FIG. 10 is a block diagram of a computer system 1000 upon which the systems and methods for queuing data can be implemented. Computer system 1000 includes a bus 1001 or other communication mechanism for communicating information, and a processor 1002 coupled with bus 1001 for processing information. Computer system 1000 further comprises a random access memory (RAM) or other dynamic storage device 1004 (referred to as main memory), coupled to bus 1001 for storing information and instructions to be executed by processor 1002. Main memory 1004 can also be used for storing temporary variables or other intermediate information during execution of instructions by processor 1002. Computer system 1000 also comprises a read only memory (ROM) and/or other static storage device 1006 coupled to bus 1001 for storing static information and instructions for processor 1002. Data storage device 1007, for storing information and instructions, is connected to bus 1001.
 A data storage device 1007 such as a magnetic disk or optical disk and its corresponding disk drive can be coupled to computer system 1000. Computer system 1000 can also be coupled via bus 1001 to a display device 1021, such as a cathode ray tube (CRT), for displaying information to a computer user. Computer system 1000 can further include a keyboard 1022 and a pointer control 1023, such as a mouse.
 The systems and methods for queuing data can be deployed on computer system 1000 in a stand-alone environment or in a client/server network having multiple computer systems 1000 connected over a local area network (LAN) or a wide area network (WAN). FIG. 11 is a simplified block diagram of a two-tiered client/server system upon which the systems and methods for queuing data can be deployed. Each of client computer systems 1105 can be connected to the database server via connectivity infrastructure that employs one or more LAN standard network protocols (i.e., Ethernet, FDDI, IEEE 802.11) and/or one or more public or private WAN standard networks (i.e., Frame Relay, ATM, DSL, T1) to connect to a database server running DBMS 1115 against data store 1120. DBMS 1115 can be, for example, an Oracle RDBMS such as ORACLE 9i. Data store 1120 can be, for example any data store or warehouse that is supported by DBMS 1115. The systems and methods for queuing data are scalable to any size, from simple stand-alone operations to distributed, enterprise-wide multi-terabyte applications.

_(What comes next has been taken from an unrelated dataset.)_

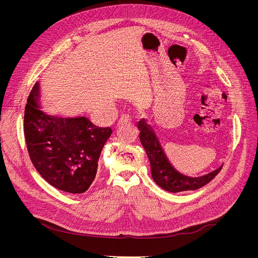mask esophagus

 In one embodiment the system and methods for queuing data are performed by computer system 1000 in response to processor 1002 executing sequences of instructions contained in memory 1004. Such instructions can be read into memory 1004 from another computer-readable medium, such as data storage device 1007. Execution of the sequences of instructions contained in memory 1004 causes processor 1002 to perform the process steps of the methods described herein. In alternative embodiments, hardwired circuitry can be used in place of or in combination with software instructions to implement the present invention. Thus, the systems and methods for queuing data are not limited to any specific combination of hardware circuitry and software.
 The methods and systems for queuing data can be implemented as a direct improvement over existing systems and methods for OLTP, as described herein. However, the present invention also contemplates the enhancement of other DBMS subsystems and interfaces including, by way of example, necessary modifications to one or more proprietary procedural languages, such as Oracle PL/SQL, or code-level adjustments or add-ons to a proprietary or open-system architecture such as Java stored programs, needed to extend the functionality of the present invention. This and other similar code modifications may be necessary to a successful implementation and it is fully within the contemplation of the present invention that such modified or additional code be developed.